No fear: Gilas Pilipinas undaunted by Australia in second window matchup

Andray Blatche worked out twice a day in China before rejoining Gilas (0:50)

Andray Blatche worked out twice a day in China in an effort to be ready to join the Gilas Pilippinas. (0:50)

Gilas Pilipinas will face its biggest challenge as it takes on the Boomers, the Australian men's national team, in the second window of the 2019 FIBA World Cup Asian Qualifiers on February 22.

Ever since FIBA included Australia and New Zealand in the Asian basketball zone in 2015, the competition in the region has changed dramatically. The Philippines already squared off with New Zealand in the 2016 Olympic Qualifying Tournament, but has yet to face Australia, which is currently ranked by FIBA as the 11th best team in the world.

"On the surface, it's just basketball and it's just another opportunity for us to learn," longtime Gilas member Gabe Norwood said about the second window. "I think the format and what's at stake are a little bit different now also."

The last time the Philippines went up against a country with seemingly similar insurmountable odds was when Gilas took on fifth-ranked Argentina in the 2014 FIBA World Cup. Gilas lost that battle but stood toe-to-toe with one of the world's toughest teams. Norwood himself had an unforgettable moment when he threw down a vicious dunk over then NBA player Luis Scola. Aside from Argentina, the Philippines also crossed paths with Croatia and Puerto Rico, all top-ranked teams, in that same tournament.

Australia won't be parading NBA players like Patty Mills or Ben Simmons, but that doesn't mean that their other players won't be as competitive or as formidable. Nevertheless, Gilas is undeterred by their quest to enter the World Cup once again.

"To be honest, it doesn't matter to me," Andray Blatche said on facing a team without NBA talent. "That is basketball. You have to go out and compete regardless of who's on the court."

The Gilas program has grown by leaps and bounds ever since their 2013 FIBA Asia Championship campaign that booked them a trip to Spain. Gone are the days of being intimidated or pushed around by the likes of Iran, Korea, or China. In effect, the same goes for any other high-ranked team, including the one they're facing next.

"Those days are over and done with. I think we crossed that threshold when we qualified and played in the World Cup," Norwood confidently said. "Everybody in this gym knows we're world class now just like Australia is. So we're gonna go out and play as hard as we can."

Aside from the Australian national team, probably the biggest hurdles that Gilas is currently facing are time and personnel. Gilas has only recently started their daily practices with only a couple of days left before leaving. And to make matters worse, a lot of players have had to deal with nagging injuries, including Troy Rosario and Mac Belo.

"I'm actually surprised that we wouldn't have two-a-days, but I know that a lot of the guys are still on their season," Blatche said. "They also have time dedicated to the other teams, that's why we have to take each practice seriously."

Norwood elaborated on their current situation.

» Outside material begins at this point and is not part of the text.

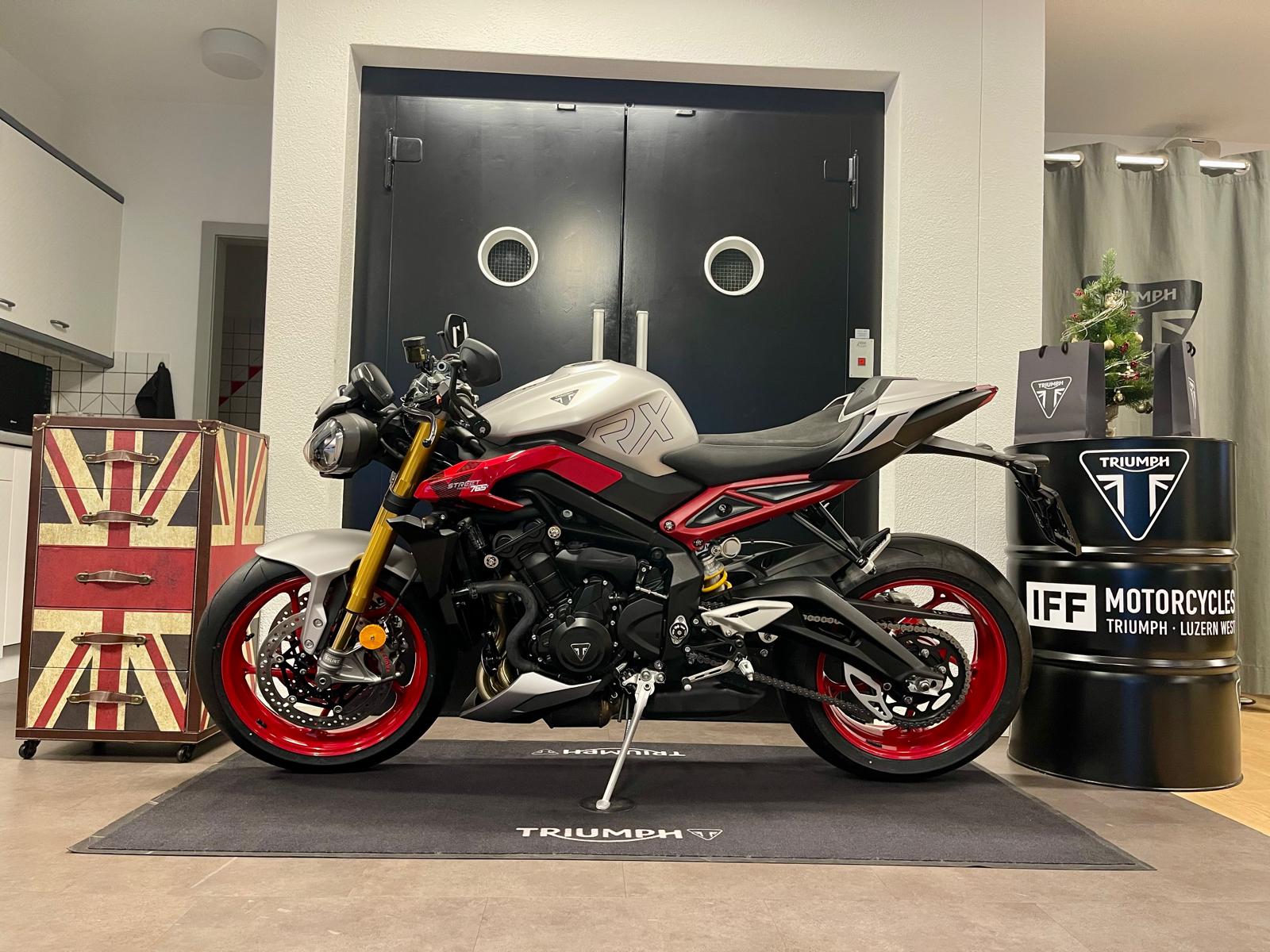 TRIUMPH Street Triple 765 RX-showroom-element-1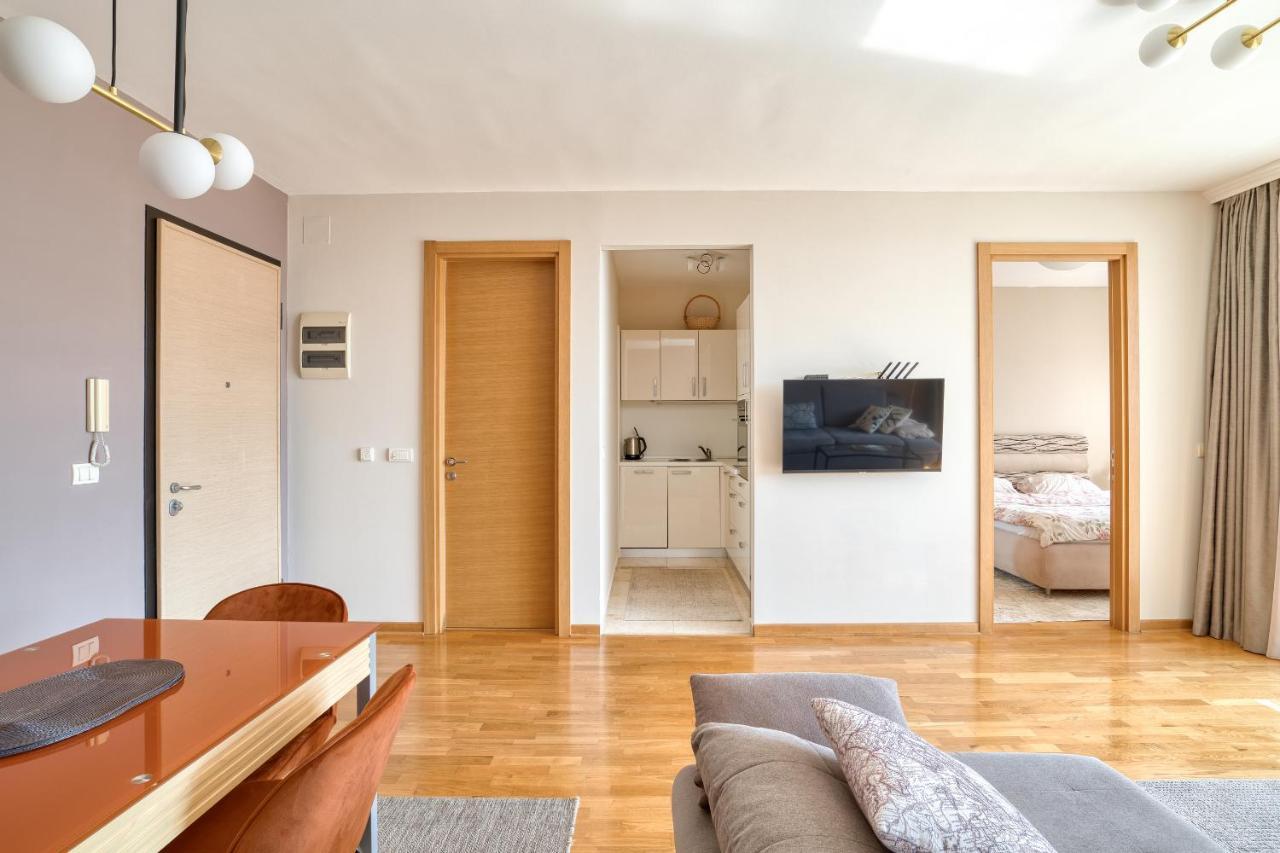 Sea View Apartments In Budva Bagian luar foto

"It's unfortunate but at the same time, it causes urgency for us. We don't get a chance to relax, we have to make the most of every day so that's not a bad thing either. We've learned to really adapt into the system with the time given to us and we make the most of it," Norwood said.

A loss won't necessarily hurt the Philippine's chances in the qualifiers, having already won two games in the first window, but that doesn't make the encounter any less important. A win, however, would send a strong and loud statement to the entire region that, just as Norwood said, Philippine basketball is world-class.